O Estado não é um mal em si mesmo.
Com efeito, condenar o Estado, o serviço e o servidor público na sua totalidade, pelos desacertos da elite governamental, seria como propor igual condenação do Capital pelas falências e concordatas inerentes à iniciativa privada. Contra esse ideário quase consensual que se tornou lugar comum no Ocidente, e que nos legou a permanente fragilidade de nossas instituições, e a favor da compreensão do papel fundamental do serviço e servidor público na obtenção do bem-estar social almejado pela Sociedade, argumenta Jânio de Freitas, em seu artigo intitulado “O Bolso e a Vida”, publicado na Folha de São Paulo de 19 de janeiro de 2003:
– A iniciativa privada não faz um país, no sentido de vida social e econômica organizada. Só o serviço público pode fazê-lo. Os estudos sobre a recuperação da Europa, da devastação do pós-guerra ao bem-estar de hoje, sem igual no mudo, demonstram que o êxito não se explica pelo Plano Marshall, mas pelo papel decisivo do serviço público e pela função atribuída ao Estado naqueles novos ou restaurados regimes democráticos.
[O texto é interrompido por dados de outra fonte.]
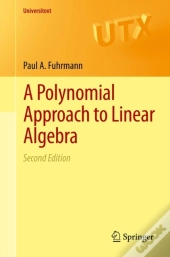 Polynomial Approach To Linear Algebra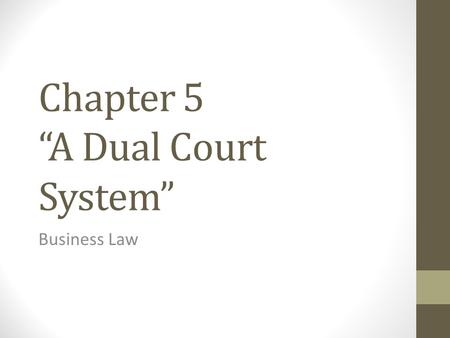 Chapter 5 “A Dual Court System” Business Law. A Dual Court System.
Não levar em consideração tal princípio pode nos levar a passarmos por cima do legado histórico de políticas públicas que foram extremamente úteis à Sociedade brasileira e que, com certeza, não poderiam ser implementadas pela iniciativa privada: um exemplo banal é a informatização das eleições no Brasil.
As políticas públicas foram possíveis graças à preservação, governo após governo, qualquer que tivesse sido seu matiz, da memória das instituições.
Esta somente é possível quando o servidor público tem respeitada sua diferença com o privado e a exclusividade de suas atribuições, tal como não trabalhar em nada além daquilo para o qual foi investido (seu cargo) – o que seria um desvio de função -, e que é uma garantia de Estado.
Por fim, da mesma forma como deve ter acontecido ao longo do processo histórico pelo qual passaram países altamente desenvolvidos e nos quais a participação do Estado foi fundamental – lembremo-nos da Dinamarca, Suécia, Canadá, França, Noruega, Japão -, para que o serviço e o servidor público sejam devidamente respeitados, necessário é combater a burocracia, a corrupção, e a ineficiência.
Em o fazendo, asseguramos passaporte para um futuro melhor, capitaneado por um Estado que reflita os anseios da Sociedade. Pois, afinal, o Estado não é um mal em si mesmo.
Honório de Medeiros é professor, escritor e ex-secretário da Prefeitura do Natal e do Governo do RN
Muito bem, Prof. Honório de Medeiros. Para que o serviço e o servidor público sejam respeitados é necessária a participação efetiva do Estado, combatendo, por exemplo e exclusivamente, para não me alongar, a ineficiência, destacando-a das outras duas, burocracia e corrupção que mereceriam ser contempladas.
Para que o Estado recebesse uma resposta digna do serviço do servidor público teria que, em primeira plana, dar sustentáculo ao serviço. Vejamos o caso do Rio de Janeiro, jogando um pano em cima da economia para não embaraçar o sentido final, no aspecto do combate à violência. Prof., a polícia daqui combate o armamento dos bandidos com pistolinha de jogar água. Exagerei,exagerei, mas não muito. Há uma desproporção descomunal entre o poder bélico do mal e o do bem. Em determinadas operações não há colete protetor para todos os servidores. Houve um tempo em que eu teclava noutro local do apartamento. Pois bem, quando começava o tiroteio entre facções rivais pela disputa do tráfico, em morros diferentes, sentia o solo tremer. Julgava haver canhões nos locais. Vi as balas traçantes povoando os céus sem estarmos na época dos santos festeiros. Então, passavam viaturas policiais, nessa época, que poderiam ser capotadas com meu sopro ali da janela. Pergunto, não, antes de perguntar, ainda reclamo um olhar para os vencimentos daqueles servidores que arriscam a vida a todo instante. Agora sim, pergunto. O Estado tem que, se quiser um serviço eficiente tem que calçá-lo. Os desarmados, ou descalços, sucumbem na primeira hora. Cabe ao Estado dar a condição para exigirmos efeito positivo.
Só obteremos o passaporte se o Estado for participativo. Que o seja!